Directives:
(a) In the binomial limit problem, which option does the answer give as correct?
(b) Carry the worked solution to the binomial limit problem forward from its last line, completing Step 2 and any steps that follow.

Extract provided:

╔══

Question

The value of the limit \[ \lim_{n \to \infty} \sum_{k=0}^{n} \binom{2n}{k} \frac{1}{4^n} \] is equal to:

• A. 1
• B. \(\frac{1}{2}\)
• C. 0
• D. \(\frac{1}{4}\)

Hint:

In binomial expansions, the first half of coefficients add up to half of the total sum when \( n \) is even or large.

Answer 1

The Correct Option is B

Step 1: Understanding the expression.
We know that \[ \sum_{k=0}^{2n} \binom{2n}{k} \frac{1}{4^n} = \left(\frac{1}{2} + \frac{1}{2}\right)^{2n} = 1 \] But the question sums only up to \( k = n \).
Step 2: Using symmetry of the binomial coefficients.

╚══

Collected material:
╔══

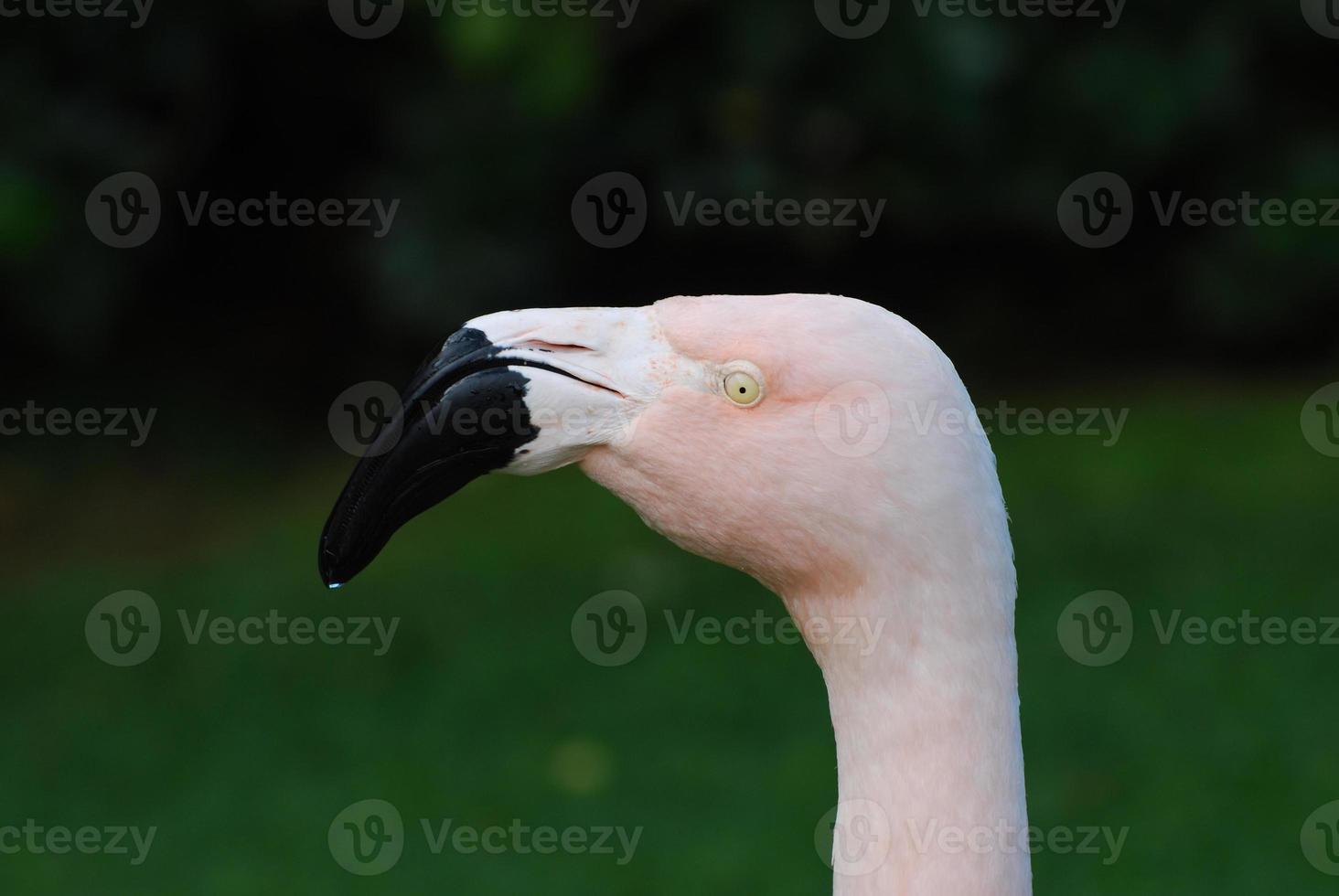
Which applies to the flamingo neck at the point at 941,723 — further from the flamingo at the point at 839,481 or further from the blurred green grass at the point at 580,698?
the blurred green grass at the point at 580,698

╚══

Results in order:
(a) Option B, \(\frac{1}{2}\).

(b)
Because of the symmetric nature of binomial coefficients, \[ \sum_{k=0}^{n} \binom{2n}{k} = \frac{1}{2} \times \sum_{k=0}^{2n} \binom{2n}{k} \] Thus, \[ \sum_{k=0}^{n} \binom{2n}{k} = \frac{1}{2} \times 2^{2n} = 2^{2n - 1} \]
Step 3: Substitute into the given expression.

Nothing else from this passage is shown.